Résultats mitigés mais une technique à poursuivre

Les résultats techniques de reproduction du troupeau ont été plutôt moyens. Les agnelles étant arrivées tardivement et certaines d’entre elles trop légères ; la fertilité s’élève à 60%, puisque les plus petites n’ont pas été fécondées. L’agnelage a eu lieu fin avril début mai avec une mortalité agneaux légèrement plus élevée que prévu (25% de mortalité sur les agneaux), tout en gardant en tête que le troupeau est uniquement composé d’agnelles (1er agnelage). La cause principale de mortalité a été le poids trop faible des agneaux à la naissance entrainant un manque de vigueur de leur part.

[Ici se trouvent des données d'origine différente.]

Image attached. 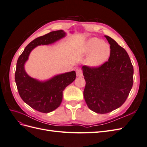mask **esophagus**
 Segmentation results:
<instances>
[{"instance_id":"34e87169","label":"esophagus","mask_w":147,"mask_h":147,"mask_svg":"<svg viewBox=\"0 0 147 147\" xmlns=\"http://www.w3.org/2000/svg\"><path fill=\"white\" fill-rule=\"evenodd\" d=\"M76 74L77 77H82L83 76V72L81 69H77L76 71Z\"/></svg>"}]
</instances>
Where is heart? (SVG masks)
<instances>
[{"instance_id":"1","label":"heart","mask_w":147,"mask_h":147,"mask_svg":"<svg viewBox=\"0 0 147 147\" xmlns=\"http://www.w3.org/2000/svg\"><path fill=\"white\" fill-rule=\"evenodd\" d=\"M84 53L86 55H90L87 59L88 65L98 67L108 59L110 54V48L108 44L101 40L93 38L84 46Z\"/></svg>"}]
</instances>
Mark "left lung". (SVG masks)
Listing matches in <instances>:
<instances>
[{
    "instance_id": "8db88e82",
    "label": "left lung",
    "mask_w": 147,
    "mask_h": 147,
    "mask_svg": "<svg viewBox=\"0 0 147 147\" xmlns=\"http://www.w3.org/2000/svg\"><path fill=\"white\" fill-rule=\"evenodd\" d=\"M110 45L109 61L98 67H82L86 85L83 95L90 110L104 114L126 101L133 84L134 69L126 51L105 35Z\"/></svg>"
}]
</instances>
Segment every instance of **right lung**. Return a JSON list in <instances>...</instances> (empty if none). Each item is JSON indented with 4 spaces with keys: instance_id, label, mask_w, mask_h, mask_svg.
I'll return each instance as SVG.
<instances>
[{
    "instance_id": "1",
    "label": "right lung",
    "mask_w": 147,
    "mask_h": 147,
    "mask_svg": "<svg viewBox=\"0 0 147 147\" xmlns=\"http://www.w3.org/2000/svg\"><path fill=\"white\" fill-rule=\"evenodd\" d=\"M65 35L64 31L59 30L36 38L28 44L17 61L15 78L19 94L25 103L40 112L49 113L58 107L63 100L64 90L75 80L76 74L72 71L56 75L45 82H40L27 74L24 64L34 48L51 44Z\"/></svg>"
}]
</instances>
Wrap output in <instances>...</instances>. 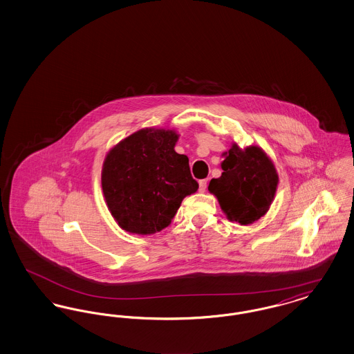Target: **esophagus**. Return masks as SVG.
<instances>
[{"label": "esophagus", "mask_w": 354, "mask_h": 354, "mask_svg": "<svg viewBox=\"0 0 354 354\" xmlns=\"http://www.w3.org/2000/svg\"><path fill=\"white\" fill-rule=\"evenodd\" d=\"M205 188H207V179H203L199 182V191L201 192H204L205 191Z\"/></svg>", "instance_id": "obj_1"}]
</instances>
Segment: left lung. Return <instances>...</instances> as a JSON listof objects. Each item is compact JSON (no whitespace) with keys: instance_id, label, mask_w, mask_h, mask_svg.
<instances>
[{"instance_id":"left-lung-1","label":"left lung","mask_w":354,"mask_h":354,"mask_svg":"<svg viewBox=\"0 0 354 354\" xmlns=\"http://www.w3.org/2000/svg\"><path fill=\"white\" fill-rule=\"evenodd\" d=\"M223 155V174L209 182L208 191L216 196L227 219L241 225L252 224L268 212L274 199L277 169L259 146L240 149L232 143Z\"/></svg>"}]
</instances>
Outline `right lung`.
Returning <instances> with one entry per match:
<instances>
[{
	"instance_id": "obj_1",
	"label": "right lung",
	"mask_w": 354,
	"mask_h": 354,
	"mask_svg": "<svg viewBox=\"0 0 354 354\" xmlns=\"http://www.w3.org/2000/svg\"><path fill=\"white\" fill-rule=\"evenodd\" d=\"M179 134L146 127L122 139L102 166L104 202L119 227L151 235L169 227L185 196L195 194L187 155L175 151Z\"/></svg>"
}]
</instances>
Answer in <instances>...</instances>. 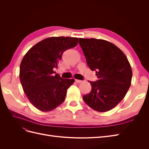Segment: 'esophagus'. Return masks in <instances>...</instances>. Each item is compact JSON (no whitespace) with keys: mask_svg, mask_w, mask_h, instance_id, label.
Listing matches in <instances>:
<instances>
[{"mask_svg":"<svg viewBox=\"0 0 149 149\" xmlns=\"http://www.w3.org/2000/svg\"><path fill=\"white\" fill-rule=\"evenodd\" d=\"M75 81L76 83H82L83 82L81 80H79V79H75Z\"/></svg>","mask_w":149,"mask_h":149,"instance_id":"obj_1","label":"esophagus"}]
</instances>
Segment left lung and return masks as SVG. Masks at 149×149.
<instances>
[{
	"mask_svg": "<svg viewBox=\"0 0 149 149\" xmlns=\"http://www.w3.org/2000/svg\"><path fill=\"white\" fill-rule=\"evenodd\" d=\"M88 66L98 80L89 81L91 91L83 99L93 109L106 112L123 100L132 76L127 58L115 45L104 40L79 38Z\"/></svg>",
	"mask_w": 149,
	"mask_h": 149,
	"instance_id": "1",
	"label": "left lung"
}]
</instances>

Toutefois, une seule intervention a été nécessaire (1 gros simple coincé), ce qui est un point positif pour un agnelage en extérieur.

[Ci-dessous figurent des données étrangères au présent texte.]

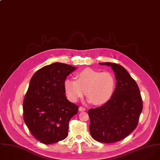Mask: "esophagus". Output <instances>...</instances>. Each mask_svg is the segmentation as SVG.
<instances>
[{"mask_svg":"<svg viewBox=\"0 0 160 160\" xmlns=\"http://www.w3.org/2000/svg\"><path fill=\"white\" fill-rule=\"evenodd\" d=\"M79 111H85L86 109H85V108H83V107H82V106H80L79 107Z\"/></svg>","mask_w":160,"mask_h":160,"instance_id":"esophagus-1","label":"esophagus"}]
</instances>
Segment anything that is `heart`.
I'll list each match as a JSON object with an SVG mask.
<instances>
[{"instance_id": "b5f03b06", "label": "heart", "mask_w": 160, "mask_h": 160, "mask_svg": "<svg viewBox=\"0 0 160 160\" xmlns=\"http://www.w3.org/2000/svg\"><path fill=\"white\" fill-rule=\"evenodd\" d=\"M75 80L66 78L64 89L67 96L72 102H76L85 94L88 101L95 105L108 102L113 94L116 80L109 72H99L91 68L82 70L75 74Z\"/></svg>"}]
</instances>
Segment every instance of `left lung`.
I'll return each mask as SVG.
<instances>
[{"label": "left lung", "instance_id": "obj_1", "mask_svg": "<svg viewBox=\"0 0 160 160\" xmlns=\"http://www.w3.org/2000/svg\"><path fill=\"white\" fill-rule=\"evenodd\" d=\"M115 73L116 87L111 99L101 106L90 109V132L95 140L114 143L125 138L134 130L142 111L139 88L126 69L119 64L102 62Z\"/></svg>", "mask_w": 160, "mask_h": 160}]
</instances>
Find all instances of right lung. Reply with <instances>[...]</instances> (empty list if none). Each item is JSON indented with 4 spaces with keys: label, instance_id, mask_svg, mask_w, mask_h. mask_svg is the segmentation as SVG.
I'll return each instance as SVG.
<instances>
[{
    "label": "right lung",
    "instance_id": "right-lung-1",
    "mask_svg": "<svg viewBox=\"0 0 160 160\" xmlns=\"http://www.w3.org/2000/svg\"><path fill=\"white\" fill-rule=\"evenodd\" d=\"M76 67L55 62L32 75L23 104V119L34 137L49 145L67 137L68 122L78 106L66 98L64 81Z\"/></svg>",
    "mask_w": 160,
    "mask_h": 160
}]
</instances>
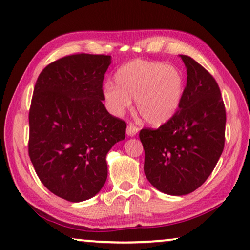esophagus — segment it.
<instances>
[{
	"mask_svg": "<svg viewBox=\"0 0 250 250\" xmlns=\"http://www.w3.org/2000/svg\"><path fill=\"white\" fill-rule=\"evenodd\" d=\"M138 131H139V128H138L137 125H135V124H132V122H130L128 126H126V135L130 137L136 136Z\"/></svg>",
	"mask_w": 250,
	"mask_h": 250,
	"instance_id": "esophagus-1",
	"label": "esophagus"
}]
</instances>
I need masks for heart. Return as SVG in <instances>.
I'll list each match as a JSON object with an SVG mask.
<instances>
[{"label": "heart", "mask_w": 250, "mask_h": 250, "mask_svg": "<svg viewBox=\"0 0 250 250\" xmlns=\"http://www.w3.org/2000/svg\"><path fill=\"white\" fill-rule=\"evenodd\" d=\"M114 80L117 85L106 84L103 88L111 112L121 115L131 106V99H136L138 112L154 125L172 119L183 98V75L172 65L137 59L122 65Z\"/></svg>", "instance_id": "b5f03b06"}]
</instances>
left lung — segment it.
Returning a JSON list of instances; mask_svg holds the SVG:
<instances>
[{
	"mask_svg": "<svg viewBox=\"0 0 250 250\" xmlns=\"http://www.w3.org/2000/svg\"><path fill=\"white\" fill-rule=\"evenodd\" d=\"M181 58L188 80L180 107L158 129L145 128L139 133L145 175L154 188L169 195L199 188L225 147L226 109L219 85L194 59Z\"/></svg>",
	"mask_w": 250,
	"mask_h": 250,
	"instance_id": "left-lung-1",
	"label": "left lung"
}]
</instances>
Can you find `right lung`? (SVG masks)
Wrapping results in <instances>:
<instances>
[{
  "label": "right lung",
  "instance_id": "obj_1",
  "mask_svg": "<svg viewBox=\"0 0 250 250\" xmlns=\"http://www.w3.org/2000/svg\"><path fill=\"white\" fill-rule=\"evenodd\" d=\"M111 56L75 54L44 67L29 110V157L39 180L69 202L98 194L106 154L125 138L126 124L102 103Z\"/></svg>",
  "mask_w": 250,
  "mask_h": 250
}]
</instances>
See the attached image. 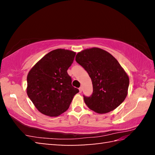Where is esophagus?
<instances>
[{"label":"esophagus","mask_w":155,"mask_h":155,"mask_svg":"<svg viewBox=\"0 0 155 155\" xmlns=\"http://www.w3.org/2000/svg\"><path fill=\"white\" fill-rule=\"evenodd\" d=\"M78 90H79V92L81 93V92H82V91H83V87H80L79 88H78Z\"/></svg>","instance_id":"obj_1"}]
</instances>
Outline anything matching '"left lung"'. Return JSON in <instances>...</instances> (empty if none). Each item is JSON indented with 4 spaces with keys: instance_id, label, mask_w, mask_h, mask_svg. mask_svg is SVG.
Returning <instances> with one entry per match:
<instances>
[{
    "instance_id": "obj_1",
    "label": "left lung",
    "mask_w": 155,
    "mask_h": 155,
    "mask_svg": "<svg viewBox=\"0 0 155 155\" xmlns=\"http://www.w3.org/2000/svg\"><path fill=\"white\" fill-rule=\"evenodd\" d=\"M76 61L91 78L93 93L83 96L88 108L98 114L116 109L128 94L129 78L115 57L104 50L91 48L78 52Z\"/></svg>"
}]
</instances>
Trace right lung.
I'll return each mask as SVG.
<instances>
[{"label": "right lung", "mask_w": 155, "mask_h": 155, "mask_svg": "<svg viewBox=\"0 0 155 155\" xmlns=\"http://www.w3.org/2000/svg\"><path fill=\"white\" fill-rule=\"evenodd\" d=\"M76 52L69 50L52 51L31 68L27 75V93L39 111L51 117L67 111L77 88L72 85L67 70Z\"/></svg>", "instance_id": "1"}]
</instances>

Les associés du GAEC sont satisfaits par ce nouvel atelier, permettant d’accroitre le troupeau ovin sans une grosse augmentation de la charge de travail, dans le système plein air contrairement au troupeau conduit en semi bergerie. A l’automne prochain, ce seront 230 agnelles et brebis Romney qui seront mises en lutte en combinant pâturage de couvert à l’automne et hiver et pâturage de prairie le reste du temps. L’agnelage sera avancé à fin mars début avril afin de profiter de la forte production des prairies du printemps pour couvrir les besoins de lactation, et finir les agneaux à l’herbe pendant l’été, sur ces même prairies ou sur de la luzerne, suivant la pousse estivale.